Here is a draft strategy for how one can do software testing and integration with our LAPS runs. This is a living document and ideas are welcome. Some of these ideas are what we are already doing, others are proposed additions. There are two main areas for running LAPS, the parallel side and operational side. The root directories for these are as follows:
Parallel side...
$LAPS_SRC_ROOT = /usr/nfs/common/lapb/parallel/laps
$LAPSINSTALLROOT = /usr/nfs/lapb/parallel/laps/bin (only on the IBM machines)
$LAPS_DATA_ROOT = /data/lapb/parallel/laps/data

Operational side...
$LAPS_SRC_ROOT = /usr/nfs/common/lapb/operational/laps
$LAPSINSTALLROOT = /usr/nfs/lapb/operational/laps/bin (only on the IBM machines)
$LAPS_DATA_ROOT = /data/lapb/operational/laps/data
Note that '/usr/nfs/common' is a common directory accessable from all the platforms. '/usr/nfs/lapb' (without the common) appears on all the platforms, but points to a different directory depending on what type of machine you are logged in on (IBM, HP, etc.). '/usr/nfs/lapb/builds*' is where any platform dependent software or executables go. The parallel side has some additional soft links present that tend to blur the distinction between the three ROOT directories.

Disk Space

Here is a brief summary about how we like to store our files on disk. We usually put our "personal" software and "home" related files on '/home/fab/username' and this is usually kept to a limit of about 1 GB. Other larger datasets are usually stored in '/data/lapb/users/username' where we have more space. Temporary items could be kept in '/scratch/lapb/username' and this is purged as often as every 2 weeks.

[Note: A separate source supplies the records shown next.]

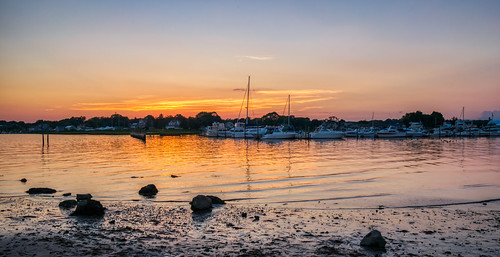 clinton clintontownbeach connecticut hdr longislandsound nikon nikond5300 outdoor boat boats clouds evening geotagged harbor mud reflection reflections rock rocks sky sunset water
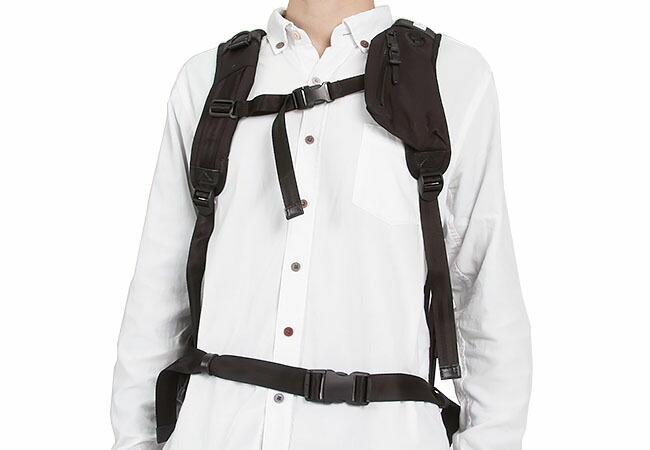 2bc4afa96f9d フロント面下部にもファスナーポケット付。折り畳み傘が入る大きさです。バックルはデザインのアクセントでもあり、衣服などを引っかけて使うこともできます。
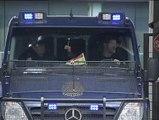 Los cinco detenidos por la explosión en el Pilar, camino de la Comisaría de Canillas
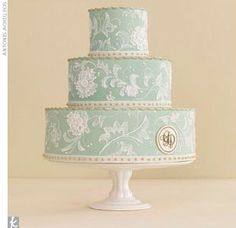 this is pretty. turquoise white bride cake paisley white icing hand painted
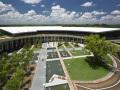 停泊于密歇根胡畔的白色邮轮:西北大学瑞安-沃尔特体育中心 / 美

You can also see how we're doing as a group by doing the 'df' command and examining the various disks. The main point is that we want to avoid filling up the disks thus avoiding system disruptions.

Parallel Side Software Testing

The parallel side is where all software changes that are desired to be integrated into LAPS are tested for compilation and correct execution. This is a working superset of the software repository contents; extra files may be present that are used to assist development and testing. A cron on 'speedy' (an IBM) runs using the parallel side software while compilation is done on 'toro' using GNU make located in '/usr/opt/freeware/bin/make'.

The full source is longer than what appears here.